Ogni servizio fornito viene dislocato in modo automatico tra i vari server presenti e, all’occorrenza, dei server ulteriori possono essere integrati per incrementare con semplicità la capacità dell’intero sistema (allo stato attuale dei fatti, alcune configurazioni Cloud sono addirittura composte da diverse decine di migliaia di server).
Con la Nuvola è possibile svolgere varie attività, che vanno dalla creazione di nuovi servizi o app all’archiviazione dei dati per effettuare il backup e/o il ripristino degli stessi. Essa consente poi di ospitare siti e blog, di trasmettere in streaming file audio e video, di fornire programmi on demand e di confrontare i dati per fare delle stime.
Questa tecnologia può essere pubblica (quando i Cloud sono di un provider esterno), privata (quando le risorse di Cloud vengono utilizzate solo da una realtà) o ibrida (quando combina le due precedenti – pubblica e privata – sfruttando sistemi che permettono la condivisione dei dati tra diverse tipologie di Cloud).
Per quanto concerne i benefici del Cloud Computing, il risparmio economico è certamente uno dei più importanti: la gestione delle macchine, infatti, non necessita di alcun esborso in termini di sale server, personale IT o HW. Esso non genera problematiche nemmeno in merito a rotture, mal funzionamenti e aggiornamenti.
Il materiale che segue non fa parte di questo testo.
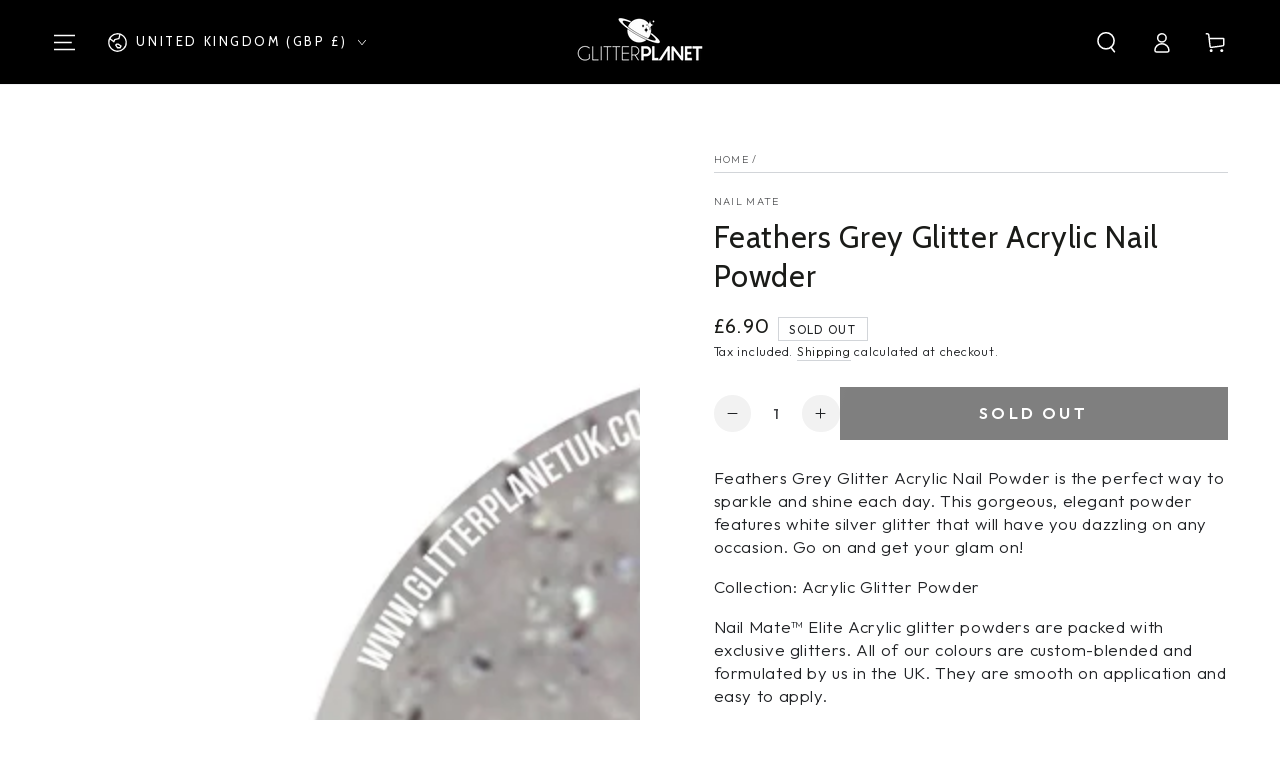

--- FILE ---
content_type: text/html
request_url: https://placement-api.clearpay.co.uk/?mpid=glitter-planet.myshopify.com&placementid=null&pageType=product&zoid=9.0.85
body_size: 1060
content:

  <!DOCTYPE html>
  <html>
  <head>
      <link rel='icon' href='data:,' />
      <meta http-equiv="Content-Security-Policy"
          content="base-uri 'self'; default-src 'self'; font-src 'self'; style-src 'self'; script-src 'self' https://cdn.jsdelivr.net/npm/zoid@9.0.85/dist/zoid.min.js; img-src 'self'; connect-src 'self'; frame-src 'self'">
      <title></title>
      <link rel="preload" href="/index.js" as="script" />
      <link rel="preload" href="https://cdn.jsdelivr.net/npm/zoid@9.0.85/dist/zoid.min.js" integrity="sha384-67MznxkYtbE8teNrhdkvnzQBmeiErnMskO7eD8QwolLpdUliTdivKWx0ANHgw+w8" as="script" crossorigin="anonymous" />
      <div id="__AP_DATA__" hidden>
        {"errors":{"mcr":null},"mcrResponse":{"data":{"errors":[],"config":{"mpId":"glitter-planet.myshopify.com","createdAt":"2023-09-28T21:32:07.770623571Z","updatedAt":"2025-03-13T15:01:43.492669272Z","config":{"consumerLending":{"metadata":{"shouldForceCache":false,"isProductEnabled":false,"updatedAt":"2024-11-08T01:28:53.505615545Z","version":0},"details":{}},"interestFreePayment":{"metadata":{"shouldForceCache":false,"isProductEnabled":false,"updatedAt":"2024-11-08T01:28:53.505550123Z","version":0},"details":{"minimumAmount":{"amount":"10.00","currency":"GBP"},"maximumAmount":{"amount":"1200.00","currency":"GBP"},"cbt":{"enabled":true,"countries":["AU","IT","NZ","FR","ES","US","CA"],"limits":{}}}},"merchantAttributes":{"metadata":{"shouldForceCache":false,"isProductEnabled":true,"updatedAt":"2024-11-08T01:28:53.505626205Z","version":0},"details":{"analyticsEnabled":false,"tradingCountry":"GB","storeURI":"https://glitterplanetuk.com/","tradingName":"Glitter Planet","vpuf":true}},"onsitePlacements":{"metadata":{"expiresAt":1741879003492,"ttl":900,"updatedAt":"2025-03-13T15:01:43.492636082Z","version":0},"details":{"onsitePlacements":{"67b3cc2d-6e76-411e-9531-993d777a6d55":{"placementId":"67b3cc2d-6e76-411e-9531-993d777a6d55","pageType":"product","enabled":true,"type":"price-paragraph","introText":"or","logoType":"badge","badgeTheme":"black-on-mint","lockupTheme":"black","modalTheme":"mint","modalLinkStyle":"circled-info-icon","paymentAmountIsBold":false,"promoRenderStyle":"promo-with-get-and-payments","size":"md","showIfOutsideLimits":true,"showInterestFree":true,"showLowerLimit":true,"showUpperLimit":true,"showWith":true,"showPaymentAmount":true},"8269b483-e539-4155-9b67-ff196a19d090":{"placementId":"8269b483-e539-4155-9b67-ff196a19d090","pageType":"cart","enabled":true,"type":"price-paragraph","introText":"or","logoType":"badge","badgeTheme":"black-on-mint","lockupTheme":"black","modalTheme":"mint","modalLinkStyle":"circled-info-icon","paymentAmountIsBold":false,"promoRenderStyle":"promo-with-get-and-payments","size":"md","showIfOutsideLimits":true,"showInterestFree":true,"showLowerLimit":true,"showUpperLimit":true,"showWith":true,"showPaymentAmount":true}}}},"cashAppPay":{"metadata":{"shouldForceCache":false,"isProductEnabled":false,"updatedAt":"2024-11-08T01:28:53.505637335Z","version":0},"details":{"enabledForOrders":false,"integrationCompleted":false}},"promotionalData":{"metadata":{"version":0},"details":{"consumerLendingPromotions":[]}}}}},"errors":null,"status":200},"brand":"clearpay","meta":{"version":"0.36.6"}}
      </div>
  </head>
  <body></body>
  <script src="/index.js" type="application/javascript"></script>
  </html>
  

--- FILE ---
content_type: text/css
request_url: https://glitterplanetuk.com/cdn/shop/t/35/assets/section-recently-viewed-products.css?v=253981388506906111730220302
body_size: -648
content:
.recently-viewed-products{display:block}@media screen and (min-width:750px) and (max-width:989px){.recently-viewed-products .product-grid:not(.slider) .grid__item:nth-child(4){display:none}}@media screen and (min-width:750px){.recently-viewed-products .product-grid.grid--3-col-tablet>.grid__item{max-width:calc(33.33% - var(--grid-horizontal-spacing) * 2 / 3)}}@media screen and (min-width:990px){.recently-viewed-products .product-grid.grid--4-col-desktop>.grid__item{max-width:calc(25% - var(--grid-horizontal-spacing) * 3 / 4)}}

--- FILE ---
content_type: text/javascript
request_url: https://glitterplanetuk.com/cdn/shop/t/35/assets/lazyimage.js?v=171573958255952185071730220163
body_size: -98
content:
/*! Lazy Image */
class LazyImage extends HTMLImageElement{constructor(){super();this.wrapper=this.closest('.media-wrapper');if(this.wrapper===null)return;this.handleLazy();addEventListener('resize',this.handleLazy.bind(this),!0);const observer=new MutationObserver((changes)=>{changes.forEach((change)=>{if(change.attributeName.includes('src')||change.attributeName.includes('srcset')){this.handleLazy()}})});observer.observe(this,{attributes:!0})}
handleLazy(){const mql=window.matchMedia('(min-width: 750px)');if(mql.matches&&this.classList.contains('medium-hide'))return;if(!mql.matches&&this.classList.contains('small-hide'))return;if(this.complete||this.classList.contains('loaded'))return;this.wrapper.classList.add('loading');this.addEventListener('load',()=>{const loaded=()=>{this.classList.add('loaded');this.wrapper.classList.remove('loading')};window.requestIdleCallback?window.requestIdleCallback(loaded,{timeout:150}):setTimeout(loaded)},!1)}}
window.customElements.define('lazy-image',LazyImage,{extends:'img'});class ProgPicture extends HTMLPictureElement{constructor(){super();this.abortController=new AbortController();this.addEventListener('touchmove',this.touchmove_handler,{signal:this.abortController.signal})}
touchmove_handler(ev){if(ev.scale>1){var hqImage=this.getAttribute('data-hq');this.querySelector('source').setAttribute('srcset',hqImage);this.abortController.abort()}}}
window.customElements.define('prog-picture',ProgPicture,{extends:'picture'})

--- FILE ---
content_type: application/x-javascript
request_url: https://www.goldendev.win/shopify/add-to-cart/shop/status/glitter-planet.myshopify.com.js?59003979
body_size: -144
content:
var addtc_settings_updated = 1770119281;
Il secondo vantaggio legato alla tecnologia in questione riguarda la possibilità da parte dell’azienda di essere più flessibile e tempestiva: per meglio capire questo concetto, basti sapere che disporre di risorse hardware in Cloud consente di calibrarle al momento del bisogno, decidendo di volta in volta se incrementarle o ridurle
Il terzo beneficio riguarda la maggiore velocità nell’ottenimento dei dati necessari: visto che le server farm in cui sono presenti i data center possiedono bande dati realizzate ad hoc, la rapidità garantita è certamente superiore rispetto a quella che potrebbe essere ottenuta con sistemi interni all’azienda.
Oltre alla velocità di cui abbiamo appena parlato, il Cloud Computing assicura anche un più alto livello di stabilità generale. Stabilità massimizzata proprio dagli hardware dei data center che, per caratteristiche e qualità intrinseche, offrono percentuali di sicurezza impossibili da raggiungere per qualsiasi piccola e media impresa.
Ma come succede per ogni cosa presente nel mondo, anche la Nuvola ha qualche criticità. La prima è di sicuro legata alla possibilità di avere o meno la banda larga: se un’impresa non dispone di una connessione potente, difficilmente può pensare di incentrare il fulcro delle proprie attività web sul Cloud.
In aggiunta a ciò, soprattutto in Italia, molti responsabili aziendali hanno da ridire sulla qualità dei servizi concordati a livello contrattuale. Spesso vengono tradite le aspettative degli utenti e, in caso di problematiche da risolvere, le soluzioni risultano essere tendenzialmente poco chiare e/o poco efficaci.
Ultima ma non per importanza è la questione relativa al vendor lock-in, per la quale chi sceglie di cambiare fornitore di servizi Cloud può perdersi in una procedura estremamente difficile da gestire. Situazione aggravata in primo luogo dal fatto che gli sviluppatori fanno tutto il possibile per rendere dipendenti gli utilizzatori.
Questo tutto ciò che c’è da sapere sul Cloud Computing: la tecnologia che consente di elaborare e archiviare dati nel web.